MLD presented at the 14th Iconicity in Langauge & Literature conference
Anita Slonimska, Alessio di Renzo, Mounika Kanakanti, Emanuela Camisi, Olga Capirci, & Asli Ozyurek
Iconicity as a Communicative Strategy in Sign Languages: Quantitative vs. Qualitative Modulations of Constructed action for children and adults
Research shows that speakers adapt not only speech but also increase the rate of iconic gestures to enhance message clarity for children. Although sign languages allow to take advantage of iconicity to a far greater extent than what is possible in spoken languages, little is known about whether signers modulate highly iconic strategies for children.

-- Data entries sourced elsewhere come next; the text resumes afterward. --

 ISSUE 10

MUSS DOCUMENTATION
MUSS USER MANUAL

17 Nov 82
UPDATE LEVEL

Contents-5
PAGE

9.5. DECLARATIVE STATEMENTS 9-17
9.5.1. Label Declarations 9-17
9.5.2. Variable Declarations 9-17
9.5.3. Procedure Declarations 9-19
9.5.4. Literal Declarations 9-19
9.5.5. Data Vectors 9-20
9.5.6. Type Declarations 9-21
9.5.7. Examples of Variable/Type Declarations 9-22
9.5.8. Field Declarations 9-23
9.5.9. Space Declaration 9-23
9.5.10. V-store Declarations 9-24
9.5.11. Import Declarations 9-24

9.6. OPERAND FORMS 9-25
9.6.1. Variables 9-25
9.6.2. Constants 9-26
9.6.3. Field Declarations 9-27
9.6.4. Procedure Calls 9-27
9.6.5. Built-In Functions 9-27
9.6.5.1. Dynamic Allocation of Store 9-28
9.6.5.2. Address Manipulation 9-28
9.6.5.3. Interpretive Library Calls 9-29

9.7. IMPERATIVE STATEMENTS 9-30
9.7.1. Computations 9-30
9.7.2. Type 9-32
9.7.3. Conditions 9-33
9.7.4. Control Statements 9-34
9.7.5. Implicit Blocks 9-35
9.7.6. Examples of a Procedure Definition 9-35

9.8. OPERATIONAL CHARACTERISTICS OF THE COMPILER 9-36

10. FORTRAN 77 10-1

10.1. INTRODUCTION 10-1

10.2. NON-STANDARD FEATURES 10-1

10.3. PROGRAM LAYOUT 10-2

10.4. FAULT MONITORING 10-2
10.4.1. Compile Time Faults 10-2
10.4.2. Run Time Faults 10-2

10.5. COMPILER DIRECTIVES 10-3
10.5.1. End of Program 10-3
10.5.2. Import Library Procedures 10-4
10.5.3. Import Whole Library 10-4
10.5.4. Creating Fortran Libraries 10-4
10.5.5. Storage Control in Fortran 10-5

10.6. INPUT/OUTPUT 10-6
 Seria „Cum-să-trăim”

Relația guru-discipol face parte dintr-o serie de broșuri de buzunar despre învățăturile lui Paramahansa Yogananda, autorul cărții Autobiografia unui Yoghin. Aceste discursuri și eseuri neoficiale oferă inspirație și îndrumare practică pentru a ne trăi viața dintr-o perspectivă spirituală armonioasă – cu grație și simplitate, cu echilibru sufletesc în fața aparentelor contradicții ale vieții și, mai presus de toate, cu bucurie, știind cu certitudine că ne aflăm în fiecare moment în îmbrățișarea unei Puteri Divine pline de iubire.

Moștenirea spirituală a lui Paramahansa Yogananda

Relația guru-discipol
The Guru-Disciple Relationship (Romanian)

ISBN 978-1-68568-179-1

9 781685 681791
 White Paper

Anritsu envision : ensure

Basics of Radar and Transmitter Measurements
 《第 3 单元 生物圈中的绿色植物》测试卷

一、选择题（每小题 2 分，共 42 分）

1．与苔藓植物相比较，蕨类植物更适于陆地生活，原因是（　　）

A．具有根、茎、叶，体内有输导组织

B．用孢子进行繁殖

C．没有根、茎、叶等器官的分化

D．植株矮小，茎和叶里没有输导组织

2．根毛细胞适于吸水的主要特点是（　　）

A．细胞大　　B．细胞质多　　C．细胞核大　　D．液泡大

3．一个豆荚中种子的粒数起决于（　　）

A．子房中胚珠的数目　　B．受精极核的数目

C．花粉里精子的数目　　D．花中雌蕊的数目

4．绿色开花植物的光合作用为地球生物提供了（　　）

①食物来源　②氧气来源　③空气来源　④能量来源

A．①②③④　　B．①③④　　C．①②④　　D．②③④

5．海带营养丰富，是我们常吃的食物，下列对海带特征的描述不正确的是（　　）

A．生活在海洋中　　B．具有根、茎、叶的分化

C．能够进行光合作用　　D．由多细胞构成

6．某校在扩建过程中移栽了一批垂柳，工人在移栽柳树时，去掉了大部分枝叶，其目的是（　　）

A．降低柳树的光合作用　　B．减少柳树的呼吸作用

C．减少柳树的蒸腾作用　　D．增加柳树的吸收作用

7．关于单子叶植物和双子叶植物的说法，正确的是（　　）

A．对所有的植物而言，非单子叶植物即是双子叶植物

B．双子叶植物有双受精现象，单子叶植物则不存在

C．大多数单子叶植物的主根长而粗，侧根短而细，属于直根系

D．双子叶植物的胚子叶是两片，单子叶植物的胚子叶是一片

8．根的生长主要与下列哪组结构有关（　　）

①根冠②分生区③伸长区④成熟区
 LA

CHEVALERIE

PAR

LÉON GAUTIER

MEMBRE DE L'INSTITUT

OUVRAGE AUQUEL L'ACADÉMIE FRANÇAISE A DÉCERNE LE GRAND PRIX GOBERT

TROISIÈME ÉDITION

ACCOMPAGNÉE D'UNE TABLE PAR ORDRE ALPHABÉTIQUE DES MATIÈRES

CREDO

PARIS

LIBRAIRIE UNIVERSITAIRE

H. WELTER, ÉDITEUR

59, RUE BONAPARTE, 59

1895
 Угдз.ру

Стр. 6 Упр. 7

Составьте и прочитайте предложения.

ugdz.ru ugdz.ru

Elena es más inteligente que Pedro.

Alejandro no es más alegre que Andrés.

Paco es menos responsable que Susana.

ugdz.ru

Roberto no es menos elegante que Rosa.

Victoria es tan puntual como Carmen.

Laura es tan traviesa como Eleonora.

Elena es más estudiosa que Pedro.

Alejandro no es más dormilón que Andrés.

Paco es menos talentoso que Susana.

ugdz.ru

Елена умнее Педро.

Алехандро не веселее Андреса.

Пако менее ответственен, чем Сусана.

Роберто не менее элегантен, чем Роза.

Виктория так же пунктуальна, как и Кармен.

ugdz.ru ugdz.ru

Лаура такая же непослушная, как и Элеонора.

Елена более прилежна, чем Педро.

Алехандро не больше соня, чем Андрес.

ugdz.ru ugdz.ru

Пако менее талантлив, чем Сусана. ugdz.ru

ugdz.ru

In the present study, authors used automatic video pose estimation software to analyze descriptions in Italian Sign Language and investigate not only quantitative but also qualitative modulations (size & duration) of iconicity in communication with 12-year-old children.
Alessia Giulimondi
Simultaneity in iconic two-handed gestures: a communicative strategy for children
In this study, we provide first insights into how adults modulate number and type of information represented in their gestures with children. First, our results show that speakers use two-handed gestures to represent more units of information (semantic features) for children compared to adults. Furthermore, results suggest that while two-handed gestures are used to represent spatial relationships for both adults and children, the simultaneous addition of imagistic component is used as a strategy to increase informativeness when designing communication for children. This research expands our understanding of the use of simultaneity in two-handed co-speech gestures as a communicative strategy, supporting the hypothesis that iconicity benefits from simultaneity to increase communicative efficiency.
Ezgi Mamus
Gestures reveal how visual experience shapes concepts in blind and sighted individuals
To what extent experience influences conceptual representations is an ongoing debate. This pre-registered study tested whether visual experience affects how single concepts are mapped onto gestures rather than only words. Recent gesture theories claim gestures arise from sensorimotor simulations, reflecting gesturers’ experience with objects. If visuospatial and motor cues drive gesture, then visual experience may cause differences in gesture strategies. Thirty congenitally blind and 30 sighted Turkish speakers produced silent gestures for concepts from three semantic categories that rely on motor (manipulable objects) or visual (non-manipulable objects and animals) experience to different extents. We had 60 concepts in total: 20 concepts per semantic category. We coded the strategies (acting, representing, drawing, and personification) for each gesture by following Ortega and Özyürek (2020). As an ancillary measure of conceptual knowledge, participants listed features for the same concepts. As expected, blind individuals were less likely than sighted individuals to produce a gesture for non-manipulable objects and animals, but not for manipulable objects, see Table 1 for the descriptive statistics. Compared to sighted, their gestures relied less on strategies depicting visuospatial features—i.e., tracing of an object (drawing) and embodying a non-human entity (personification), see Figure 1. In the language-based task, however, the two groups differed only in the number of perceptual features listed for animals, but not the other categories. Our results suggest gesture might be driven directly by mappings of visuospatial and motoric representations onto body that are not fully accessible through listing features of concepts. Thus, gesture can provide an additional window into conceptual representations, which is not always evident in words.